# Re: TRENDnet Wireless Issue



## gorgeousgeorge (Jan 11, 2008)

*Re: TRENDnet Wireless Issue*



Emmett1885 said:


> For the third time, uninstalled the utilities, driver and device, rebooted took the drivers from the TRENDnet Installation CD, used Windows to configure and its been online for almost an hour no drops. Don't know if this is the end, but I thought I'd update.


I'm having problems with the same card. The pc won't detect it. I did the above but, all three times I uninstalled and re-installed, for some reason, when I click on the utility Icon it puts on the screen it just gives me an hourglass for a moment then gives me an error message beep without an error message, doing nothing else. The pc doesn't recognize that there is any new hardware installed when I pull it out and put it back in, either.

I had a crash this weekend because of a hard drive problem that required me changing the os to the other drive in the pc to be able to save any info on the drive which is still not working completely, (I get an error message about disk read errors when I tried to repair windows xp on it, though it can be read if I operate from the other drive).

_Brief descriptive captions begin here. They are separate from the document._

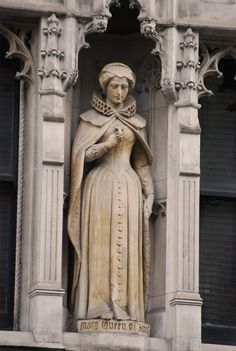 Statue of Mary, Queen of Scots.
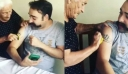 Μητέρα προσπαθεί να καθαρίσει με σφουγγάρι το τατουάζ του γιου της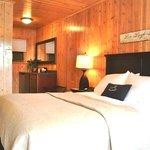 Room 6 w/Queen Bed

Before this I used the card since March with no install problems at all. Could this be an issue with bios or something since I have changed everything up. I don't understand why the utility won't open or the card show up when I used it before. Any thoughts?

thanks.:4-dontkno


----------



## johnwill (Sep 26, 2002)

*Re: TRENDnet Wireless Issue*

Even though it appears you're having the same problem, please start a new thread when you have a new issue. It's very difficult to keep two problems straight and who's working on what in a single thread. 

I've created a new thread for your issue here. 

Note: You will need to post complete details of your configuration and your specific issue in this new thread for us to help you.

Thanks for your cooperation.


----------



## gorgeousgeorge (Jan 11, 2008)

*Re: TRENDnet Wireless Issue*

I'm sorry, saw it was gone so I set up a new thread before seeing this. We can just drop this thread since the other has more info already & I'll ad more to that one. I appreciate the patience, I'm not too smooth.


----------



## johnwill (Sep 26, 2002)

*Re: TRENDnet Wireless Issue*

OK, this one is closed. :smile:


----------